United States senators Charles Schumer and Lindsey Graham are in China to obtain first-hand knowledge about China's foreign exchange policy.
Such a fact-finding trip may help the two develop a better understanding of the Chinese approach to dealing with the renminbi issue, the rationale behind it, and the country's foreign trade policy.
The two have become well-known figures here for their claim that China has been manipulating the value of its currency to gain a competitive edge for its exports.
That conclusion, however, was unfair in Chinese eyes. Many people here believe it was the result of lack of understanding about our philosophy and practice.
In July, China revalued the yuan, scrapped its link with the US dollar and began to use a basket of currencies as reference for the yuan's value.
Premier Wen Jiabao said eight days ago that the range for the yuan's fluctuation would be widen. But there will not be a one-off revaluation like the one in July, he said.
Chinese policy-makers are well aware that a more flexible foreign exchange system is an indispensable part of a market-based economic system.
But they also argue that the progress of foreign exchange reform should be in line with economic fundamentals and adaptability of Chinese enterprises, especially those in the financial sector.
Financial reform planners are wary of radical steps because they would certainly cause negative shocks to Chinese firms, the Chinese economy and the region.
It takes time to lift restrictions on capital flow one-by-one. It takes time to introduce risk-hedging tools, which are necessary for managing a more flexible currency. Chinese companies also need time to learn to employ the tools and adapt to the new environment.
An incremental approach is one of the underlying reasons for China's generally successful economic reform during the past decades.
When it comes to foreign exchange, this approach should continue.
After the July reform, market forces have been allowed to play a bigger role in determining the rate of the yuan. Room was left for further changes of the yuan's value, either upward or downward.
Since then, the yuan has gained more than 1 per cent.
In this regard, steady progress towards a more market-based foreign exchange system that suits the country's economic needs is the best approach. There is no hidden agenda such as the pursuit of a big trade surplus.
It is natural that China, as a member of the World Trade Organization, participates in global trade.
However, for an economy the size of China, domestic consumption should be the prime force propelling growth.
Currently, in every official document about growth strategy, stimulating domestic demand is a top priority.
For years, China and the United States have bickered over the size of China's trade surplus.

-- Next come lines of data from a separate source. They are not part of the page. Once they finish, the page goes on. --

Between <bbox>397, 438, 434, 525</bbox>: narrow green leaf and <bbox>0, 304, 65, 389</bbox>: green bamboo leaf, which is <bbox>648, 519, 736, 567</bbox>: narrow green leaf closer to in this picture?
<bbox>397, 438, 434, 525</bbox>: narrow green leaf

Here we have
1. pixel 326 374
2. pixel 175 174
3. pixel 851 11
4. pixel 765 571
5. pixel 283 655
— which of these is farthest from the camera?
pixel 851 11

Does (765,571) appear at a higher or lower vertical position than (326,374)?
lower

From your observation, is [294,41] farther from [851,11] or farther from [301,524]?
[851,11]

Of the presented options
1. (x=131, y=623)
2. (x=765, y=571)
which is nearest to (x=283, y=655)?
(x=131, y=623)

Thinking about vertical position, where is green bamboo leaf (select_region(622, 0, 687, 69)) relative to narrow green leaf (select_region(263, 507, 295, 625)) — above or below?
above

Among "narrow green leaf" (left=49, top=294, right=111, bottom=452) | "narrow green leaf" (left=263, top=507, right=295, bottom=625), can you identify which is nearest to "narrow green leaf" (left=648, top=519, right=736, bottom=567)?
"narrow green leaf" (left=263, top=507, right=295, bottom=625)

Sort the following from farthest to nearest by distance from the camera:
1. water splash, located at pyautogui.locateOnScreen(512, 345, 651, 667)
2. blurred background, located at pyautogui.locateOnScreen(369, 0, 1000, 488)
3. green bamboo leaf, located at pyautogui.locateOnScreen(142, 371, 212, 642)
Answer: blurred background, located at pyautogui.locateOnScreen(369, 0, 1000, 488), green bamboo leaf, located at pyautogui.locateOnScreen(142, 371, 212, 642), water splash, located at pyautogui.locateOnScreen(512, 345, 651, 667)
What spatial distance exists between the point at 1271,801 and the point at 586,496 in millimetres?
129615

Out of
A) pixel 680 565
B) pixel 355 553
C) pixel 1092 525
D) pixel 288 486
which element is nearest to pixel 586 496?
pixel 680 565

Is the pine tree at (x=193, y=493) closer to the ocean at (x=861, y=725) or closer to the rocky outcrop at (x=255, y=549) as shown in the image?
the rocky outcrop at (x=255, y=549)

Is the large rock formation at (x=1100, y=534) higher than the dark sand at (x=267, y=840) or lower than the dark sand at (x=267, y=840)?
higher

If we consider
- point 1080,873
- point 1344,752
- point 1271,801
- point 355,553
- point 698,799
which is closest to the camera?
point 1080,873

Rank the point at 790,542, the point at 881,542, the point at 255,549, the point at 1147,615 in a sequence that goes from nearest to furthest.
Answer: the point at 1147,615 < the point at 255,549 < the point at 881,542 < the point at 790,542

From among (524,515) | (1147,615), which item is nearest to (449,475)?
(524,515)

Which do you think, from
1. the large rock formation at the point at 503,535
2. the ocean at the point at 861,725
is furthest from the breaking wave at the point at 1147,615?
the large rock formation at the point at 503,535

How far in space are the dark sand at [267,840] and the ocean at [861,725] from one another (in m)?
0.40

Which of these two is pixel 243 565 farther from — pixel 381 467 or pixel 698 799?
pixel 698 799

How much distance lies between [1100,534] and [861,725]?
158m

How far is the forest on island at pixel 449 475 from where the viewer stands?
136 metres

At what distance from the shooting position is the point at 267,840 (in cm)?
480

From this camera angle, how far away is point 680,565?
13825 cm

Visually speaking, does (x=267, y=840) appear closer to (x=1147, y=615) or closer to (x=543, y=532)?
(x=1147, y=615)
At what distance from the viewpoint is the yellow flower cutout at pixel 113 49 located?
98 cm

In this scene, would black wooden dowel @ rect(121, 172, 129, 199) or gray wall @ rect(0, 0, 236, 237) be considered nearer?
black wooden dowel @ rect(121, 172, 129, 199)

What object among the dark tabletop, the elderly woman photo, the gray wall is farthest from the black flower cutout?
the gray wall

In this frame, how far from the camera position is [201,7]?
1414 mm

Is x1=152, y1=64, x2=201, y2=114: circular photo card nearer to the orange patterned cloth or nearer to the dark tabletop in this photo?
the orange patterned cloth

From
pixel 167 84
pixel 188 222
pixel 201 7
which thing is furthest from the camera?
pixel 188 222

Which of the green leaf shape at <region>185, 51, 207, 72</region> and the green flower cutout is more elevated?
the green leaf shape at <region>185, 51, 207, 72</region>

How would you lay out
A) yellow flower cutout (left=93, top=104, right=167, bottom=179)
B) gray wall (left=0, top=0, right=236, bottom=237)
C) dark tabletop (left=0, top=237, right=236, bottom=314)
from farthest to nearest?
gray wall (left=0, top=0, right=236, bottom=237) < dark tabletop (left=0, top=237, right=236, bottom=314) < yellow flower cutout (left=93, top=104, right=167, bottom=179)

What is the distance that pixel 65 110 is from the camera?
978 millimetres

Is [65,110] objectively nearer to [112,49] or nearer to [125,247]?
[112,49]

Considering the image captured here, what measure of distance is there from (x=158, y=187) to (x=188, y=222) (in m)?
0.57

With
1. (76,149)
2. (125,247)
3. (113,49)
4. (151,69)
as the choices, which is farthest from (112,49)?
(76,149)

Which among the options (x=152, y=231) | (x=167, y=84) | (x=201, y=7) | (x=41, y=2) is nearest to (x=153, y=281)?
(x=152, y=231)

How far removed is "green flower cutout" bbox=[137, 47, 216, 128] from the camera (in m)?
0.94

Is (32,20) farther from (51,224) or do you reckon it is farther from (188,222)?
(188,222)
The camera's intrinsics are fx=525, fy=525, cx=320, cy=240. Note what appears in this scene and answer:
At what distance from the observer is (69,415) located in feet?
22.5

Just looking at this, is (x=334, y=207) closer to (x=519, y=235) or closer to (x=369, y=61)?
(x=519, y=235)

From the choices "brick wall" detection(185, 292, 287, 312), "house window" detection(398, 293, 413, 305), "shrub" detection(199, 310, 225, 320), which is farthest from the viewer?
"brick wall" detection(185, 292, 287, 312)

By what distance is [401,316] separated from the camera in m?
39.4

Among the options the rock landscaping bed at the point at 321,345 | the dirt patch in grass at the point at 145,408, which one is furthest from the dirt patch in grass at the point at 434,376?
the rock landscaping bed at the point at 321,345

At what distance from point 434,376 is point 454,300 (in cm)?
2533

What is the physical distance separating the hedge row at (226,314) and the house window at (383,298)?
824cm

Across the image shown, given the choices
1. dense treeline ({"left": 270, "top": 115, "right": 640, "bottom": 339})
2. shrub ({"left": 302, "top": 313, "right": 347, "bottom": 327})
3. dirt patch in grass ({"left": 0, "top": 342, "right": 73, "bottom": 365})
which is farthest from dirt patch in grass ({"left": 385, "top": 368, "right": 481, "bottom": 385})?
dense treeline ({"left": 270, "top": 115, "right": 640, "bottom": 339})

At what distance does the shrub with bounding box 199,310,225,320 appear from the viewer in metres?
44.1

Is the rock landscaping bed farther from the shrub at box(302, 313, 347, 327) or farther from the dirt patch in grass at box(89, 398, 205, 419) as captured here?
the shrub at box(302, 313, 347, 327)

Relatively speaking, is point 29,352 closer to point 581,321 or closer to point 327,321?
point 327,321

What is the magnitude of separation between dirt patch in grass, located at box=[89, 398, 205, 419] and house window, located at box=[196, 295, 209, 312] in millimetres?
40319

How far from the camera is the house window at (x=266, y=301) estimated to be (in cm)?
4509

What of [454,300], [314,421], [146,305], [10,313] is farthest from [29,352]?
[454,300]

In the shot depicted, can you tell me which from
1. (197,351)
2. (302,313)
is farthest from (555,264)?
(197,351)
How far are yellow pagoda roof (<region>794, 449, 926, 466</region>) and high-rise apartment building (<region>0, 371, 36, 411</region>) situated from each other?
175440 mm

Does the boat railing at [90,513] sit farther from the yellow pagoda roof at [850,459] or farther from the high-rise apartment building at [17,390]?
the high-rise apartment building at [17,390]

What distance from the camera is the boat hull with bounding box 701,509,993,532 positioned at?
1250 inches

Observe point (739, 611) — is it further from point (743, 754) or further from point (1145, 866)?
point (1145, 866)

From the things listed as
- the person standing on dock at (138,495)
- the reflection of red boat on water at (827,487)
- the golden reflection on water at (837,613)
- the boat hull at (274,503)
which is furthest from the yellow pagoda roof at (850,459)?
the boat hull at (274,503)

Chinese economists side with many overseas peers in their belief that the underlying cause for the US trade deficit was its own flawed policies.
While the United States focused on bilateral imbalance, China urged it to observe the issue from the global trade perspective, which would make the imbalance seem less severe.
They also want to remind the Americans that they had neglected US surplus in services trade, which would offset part of its deficit in trade of goods. The US also counts some entrepot trade as trade with China, which results in much larger trade imbalance statistics than those coming from Chinese customs.
It is unlikely that the differences will be settled during the visit of the two senators.
But it is a good opportunity for the Chinese hosts to say this again: US restrictions on some high-tech imports to China are unnecessary. Lifting these restrictions would greatly help American exporters no matter how one calculates the trade figures.